VII. ETICHETTE - 1. Andare oltre
Se dico famiglia, a cosa pensate?
È infinita la realtà. Un agglomerato immenso di oggetti naturali e artefatti. La percezione si perde a scandagliarli tutti, a far arrivare dai sensi alla cognizione quella vastità di colori, forme, odori, suoni e sapori, così che possiamo riconoscerli e studiarli, deliziarci con essi o allontanarli con disgusto, tenerli a mente o dimenticarli in breve tempo perché ritenuti inutili. A quel che rimane impresso diamo un nome, ché ne riassuma le caratteristiche.
Un po' come per i prodotti che vendono nell'Ipermercato vicino a questa che – ormai mi sono rassegnata – è la mia casa. Mi ci hanno portato William e Rossella, in un orario in cui i giovani sono a scuola o al lavoro e gli anziani stanno rintanati in casa ad attendere il trascorrere del tempo prima del prossimo pasto. Se ci fossi andata da sola, mi sarei persa, io che ho sempre preferito le bottegucce in cui poter scambiare due chiacchiere con chi è dietro al banco oppure in attesa, come me, d'essere servito.
Ci sono corridoi traboccanti scatole, pacchi, flaconi: contenitori di forme e materiali diversi tra cui scegliere leggendo, su fogli adesivi, provenienza, composizione, proprietà benefiche ed effetti dannosi di ciò che contengono.
A volte capita di soffermarsi sui dettagli; altre, invece, per la fretta, o per disinteresse, ci limitiamo a leggere: pasta, vino, spray per sapere cosa c'è dentro e se la consistenza è solida, liquida, o gassosa. O, al più, controlliamo la marca, come fosse una sorta di loro cognome, spesso interpretata come sinonimo di garanzia. Allo stesso modo, troppo spesso, riteniamo, o pretendiamo, di conoscere le persone: tramite le etichette.
Esse possono identificare una professione, un ruolo sociale, le relazioni all'interno d'un gruppo e dirci tanto di chi abbiamo di fronte, ma non tutto; e non sempre corrispondono al vero.
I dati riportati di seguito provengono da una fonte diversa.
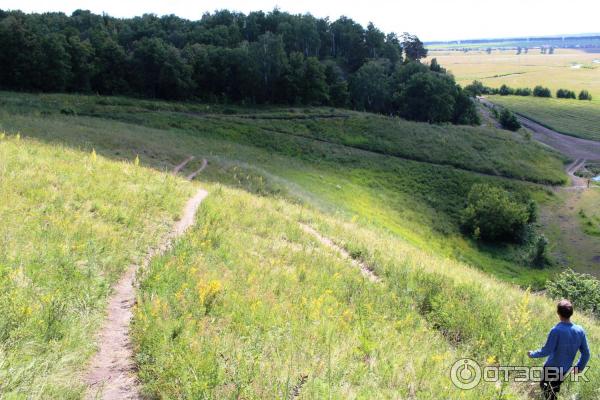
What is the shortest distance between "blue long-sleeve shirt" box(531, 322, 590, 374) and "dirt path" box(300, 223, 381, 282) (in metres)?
5.84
Bisogna stare attenti. Andare oltre.
Mi sposto un attimo e m'accosto alla parete. In sala le luci sono spente, tranne quelle di emergenza. Sul palco l'occhio di bue illumina una bottiglia di plastica verde che galleggia tra soffitto e pavimento: è un ologramma, o qualcosa del genere.
Osserviamola. Sulla pancia ha un adesivo, sul quale possiamo leggere: Acqua. Lo prendiamo per buono? E se invece, dentro, ci fosse grappa? Ma non complichiamoci la vita: le etichette servono a semplificarla.
Dunque, diamo per assodato che il contenuto della bottiglia sia acqua: sappiamo che ogni molecola è composta da due atomi d'idrogeno legati a uno d'ossigeno. Ma andiamo a leggere tutto e scopriamo:
-se è acida, neutra o alcalina;
-se è liscia, effervescente naturale o con aggiunta di anidride carbonica;
-da quale sorgente proviene e dove è stata imbottigliata;
-se è ricca di sali minerali, contiene calcio e magnesio ed è povera di sodio;
-se contiene nitriti e nitrati;
-quali sono i suoi effetti sulla salute;
-e chissà cos'altro che ora non ho la pazienza d'approfondire.
Acqua non vuol dire solo due parti d'idrogeno più una d'ossigeno allo stato liquido. Significa molto di più e, se dobbiamo scegliere in maniera consapevole l'acqua per la nostra tavola, non ci fermiamo alla prima parola.
Sarebbe bello se maneggiassimo così, con la stessa cura, anche le persone che incontriamo.
Ora, se dico famiglia, a cosa pensate?
Se dico donna, madre, sorella, amica?
Se dico puttana?
O imbranata, pigra, asociale... Malata?
Guardate le silhouette che si muovono là, in quell'angolo del palco, prima di sparire dietro le quinte. Passano accanto a due donne e quasi le pistano: stanno sedute sul marciapiede a cercare la forza per tirarsi su. Non ho raccontato molto di loro, ma sono cardinali per me e per i miei ragazzi. E soffrono, perché si portano delle pecette, addosso, che pesano come cartelli autostradali e non è facile svitarle, cancellarle, strapparle via. Forse... l'amore potrà, forse.
"Ah, quanto vorrei, amore mio, che fossi vicino a me! Che mi dicessi che tutto andrà a posto e potrò raggiungerti serena, sicura che i miei ragazzi saranno in buone mani!"